THOMERSON IS PACIFIC CHAMP
Ryan Thomerson has won the 2022 Asia Pacific Open Snooker Championship following a 6-1 defeat of fellow Australian Justin Sajich in the final at Mounties in New South Wales.
The 27-year-old’s victory in the multi-continental event sees him realise a career ambition as Thomerson, a former house-mate of Neil Robertson, is set to be offered a maiden professional World Snooker Tour card for the 2022/23 and 2023/24 campaigns.
Organised by the Asia Pacific Snooker & Billiards Federation (APSBF), this new tournament was open to players from both Asia and Oceania. A total of 58 hopefuls travelled to the popular venue in the suburbs of Sydney to contest the title, a $4,000 first prize and the lucrative WST ticket.
Thomerson – who has resided in England over the past few years in order to further his education in sport – began the event as one of the favourites, and he cruised through the initial round robin phase winning all three of his matches without dropping a frame. In the nine frames he played throughout the group, he registered seven half-century breaks and a 112.
As a top seed qualifier, Thomerson avoided the preliminary knockout round and went straight into the last 16 where he crafted runs of 70, 60 and 52 during a 4-0 win over promising teenager Xavier Daw.

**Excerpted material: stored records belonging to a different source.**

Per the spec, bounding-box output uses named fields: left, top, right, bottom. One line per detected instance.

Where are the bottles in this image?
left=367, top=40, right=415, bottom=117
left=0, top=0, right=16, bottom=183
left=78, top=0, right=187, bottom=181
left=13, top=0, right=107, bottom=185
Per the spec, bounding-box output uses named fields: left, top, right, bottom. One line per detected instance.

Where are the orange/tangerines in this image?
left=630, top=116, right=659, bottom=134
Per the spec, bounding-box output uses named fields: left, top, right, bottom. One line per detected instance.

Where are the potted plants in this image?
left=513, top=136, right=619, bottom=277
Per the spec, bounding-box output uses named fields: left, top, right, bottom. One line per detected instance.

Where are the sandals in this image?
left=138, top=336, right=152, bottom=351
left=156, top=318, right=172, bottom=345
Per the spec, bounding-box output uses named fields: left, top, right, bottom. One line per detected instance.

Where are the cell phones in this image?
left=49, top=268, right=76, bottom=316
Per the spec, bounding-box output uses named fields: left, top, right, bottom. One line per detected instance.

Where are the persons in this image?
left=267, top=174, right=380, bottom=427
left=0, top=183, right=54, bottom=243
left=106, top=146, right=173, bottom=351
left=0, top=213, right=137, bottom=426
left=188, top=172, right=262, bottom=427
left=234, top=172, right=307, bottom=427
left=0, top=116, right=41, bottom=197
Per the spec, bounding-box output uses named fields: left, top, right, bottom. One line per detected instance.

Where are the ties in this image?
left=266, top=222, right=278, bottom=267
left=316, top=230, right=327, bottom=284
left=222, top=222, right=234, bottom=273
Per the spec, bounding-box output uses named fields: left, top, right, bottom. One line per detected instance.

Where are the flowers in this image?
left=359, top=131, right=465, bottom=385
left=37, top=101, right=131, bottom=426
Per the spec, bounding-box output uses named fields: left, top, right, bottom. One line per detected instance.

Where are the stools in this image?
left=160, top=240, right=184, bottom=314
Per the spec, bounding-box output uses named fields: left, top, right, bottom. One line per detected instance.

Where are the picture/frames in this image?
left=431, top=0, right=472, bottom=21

The Victorian cueist faced a stern test in the quarter-finals, ousting former main tour exponent Andy Lee (Hong Kong) 4-3 with a top run of 74 in the fifth frame. Thomerson came up against even vaster experience in the semi-finals, defeating former professional and two-time Oceania champion Glen Wilkinson 5-1 – a success highlighted by a break of 121 in the fourth.
Final opponent Sajich is perhaps better known for his pool skills, but the home state competitor showed his prowess on the snooker table with a string of impressive results and performances. He eliminated former Australian national champion James Mifsud and Hong Kong youngster Yu Kiu Chang in reaching the last four where he pipped Adam Waller in a deciding frame, 5-4.
However, Thomerson was not to be denied the biggest moment of his career so far. He claimed the opening three frames of the title match on the colours – the second being on the pink and the third on the black – before a 58 break in the fourth helped him make it 4-0.
Thomerson went into the interval one away from glory at 5-0 up, but on resumption Sajich averted the whitewash by getting on the board with the sixth. This just delayed the outcome, though, as Thomerson claimed a low-scoring seventh frame to lift the trophy.
In the preceding Asia Pacific 6-Red Snooker Championship that took place at the same venue, serial event winner and former professional Steve Mifsud recovered from 2-0 down in the final to overturn India’s Dhvaj Haria 5-3 for the title.